**Problem:**
Copy out the entries that follow. Leave none out.

--- Data under study ---

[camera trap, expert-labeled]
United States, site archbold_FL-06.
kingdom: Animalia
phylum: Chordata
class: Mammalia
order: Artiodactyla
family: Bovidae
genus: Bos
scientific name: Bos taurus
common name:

---

**Your solution:**
[camera trap, expert-labeled]
United States, site archbold_FL-06.
kingdom: Animalia
phylum: Chordata
class: Mammalia
order: Artiodactyla
family: Bovidae
genus: Bos
scientific name: Bos taurus
common name:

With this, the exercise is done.